ID               Status            Error Code Start Time           Elapsed     End Time             Type             Progress Bytes New Bytes Client   Domain
---------------- ----------------- ---------- -------------------- ----------- -------------------- ---------------- -------------- --------- -------- --------------------------
9147944954795109 Waiting-Client    0          2016-11-18 07:12 IST 07h:40m:23s 2016-11-19 07:12 IST On-Demand Backup 0 bytes        0%        VM-1 /10.0.0.27/VirtualMachines
9147940920005609 Waiting-Client    0          2016-11-17 20:00 IST 18h:52m:51s 2016-11-18 20:00 IST Scheduled Backup 0 bytes        0%        VM-2 /10.0.0.27/VirtualMachines

The backups were always stuck in this status and never moved further. If I look at the vdr-server.log, I do see the job has been issued to MCS:

2016-11-18 14:33:06,630 INFO  [http-nio-8543-exec-10]-rest.BackupService: Executing Backup Job "Job-A"

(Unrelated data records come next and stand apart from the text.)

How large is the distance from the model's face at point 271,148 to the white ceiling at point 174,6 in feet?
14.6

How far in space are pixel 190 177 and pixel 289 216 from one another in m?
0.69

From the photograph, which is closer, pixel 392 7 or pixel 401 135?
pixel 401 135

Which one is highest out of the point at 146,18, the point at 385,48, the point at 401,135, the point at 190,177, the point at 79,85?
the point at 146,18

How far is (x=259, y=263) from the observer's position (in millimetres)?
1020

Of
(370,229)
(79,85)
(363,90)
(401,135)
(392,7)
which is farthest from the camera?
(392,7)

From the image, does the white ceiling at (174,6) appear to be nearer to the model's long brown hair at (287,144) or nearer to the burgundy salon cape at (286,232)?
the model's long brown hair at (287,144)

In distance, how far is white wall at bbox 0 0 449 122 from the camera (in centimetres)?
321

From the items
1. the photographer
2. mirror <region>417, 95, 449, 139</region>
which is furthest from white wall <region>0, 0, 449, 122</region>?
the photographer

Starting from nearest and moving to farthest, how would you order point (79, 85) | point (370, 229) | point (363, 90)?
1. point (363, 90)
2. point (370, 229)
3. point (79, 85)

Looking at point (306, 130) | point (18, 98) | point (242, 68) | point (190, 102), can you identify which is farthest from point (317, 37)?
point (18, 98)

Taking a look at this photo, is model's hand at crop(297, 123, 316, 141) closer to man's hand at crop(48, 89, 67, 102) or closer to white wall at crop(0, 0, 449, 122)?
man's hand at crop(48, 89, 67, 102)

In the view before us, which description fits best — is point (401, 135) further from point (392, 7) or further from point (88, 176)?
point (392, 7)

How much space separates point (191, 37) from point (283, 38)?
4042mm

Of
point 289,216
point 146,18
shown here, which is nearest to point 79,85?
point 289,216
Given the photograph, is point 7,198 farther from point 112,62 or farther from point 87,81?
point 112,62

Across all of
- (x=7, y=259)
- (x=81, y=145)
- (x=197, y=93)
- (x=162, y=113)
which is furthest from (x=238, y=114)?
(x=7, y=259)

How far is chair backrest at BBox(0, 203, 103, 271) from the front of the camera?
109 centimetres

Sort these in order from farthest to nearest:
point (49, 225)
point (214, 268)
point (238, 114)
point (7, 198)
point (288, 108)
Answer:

However, If I look at the MCS logs, the mcserver.log, then I see the Job is not executed by MCS as MCS thinks that the server is in read-only state:

WARNING: Backup job skipped because server is read-only

If I run status.dpn, I see the Server Is In Full Access state. I checked the dispatcher status using the below command:

# mcserver.sh --status

You will have to be in admin mode to run the mcserver.sh script. The output of this script was:

Backup dispatching: suspended

This is a known issue on the 5.5.6 release of VDP. 

To fix this:

1. Cancel any existing backup jobs using the command:
# mccli acitivity cancel --id=<job-id>

The Job ID is the first section in the above mccli activity show command.

2. Browse the below location:
# cd /usr/local/avamar/var/mc/server_data/prefs/mcserver.xml

3. Open the mcserver.xml file in a vi editor.

4. Locate the parameter "stripeUtilizationCapacityFactor" and edit the value to 2.0.
**Do not change anything else in this file at all. Just the value needs to be changed**

5. Save the file and restart the MCS using the below command:
# dpnctl stop mcs
# dpnctl start mcs

6. Run the mcserver.sh to check the dispatcher status:
# mcserver.sh --status | grep -i dispatching

This time the output should be:

Backup dispatching: running

7. Run the backup again and it should start it immediately now.

If this does not work, raise a support request with VMware. Hope this helps.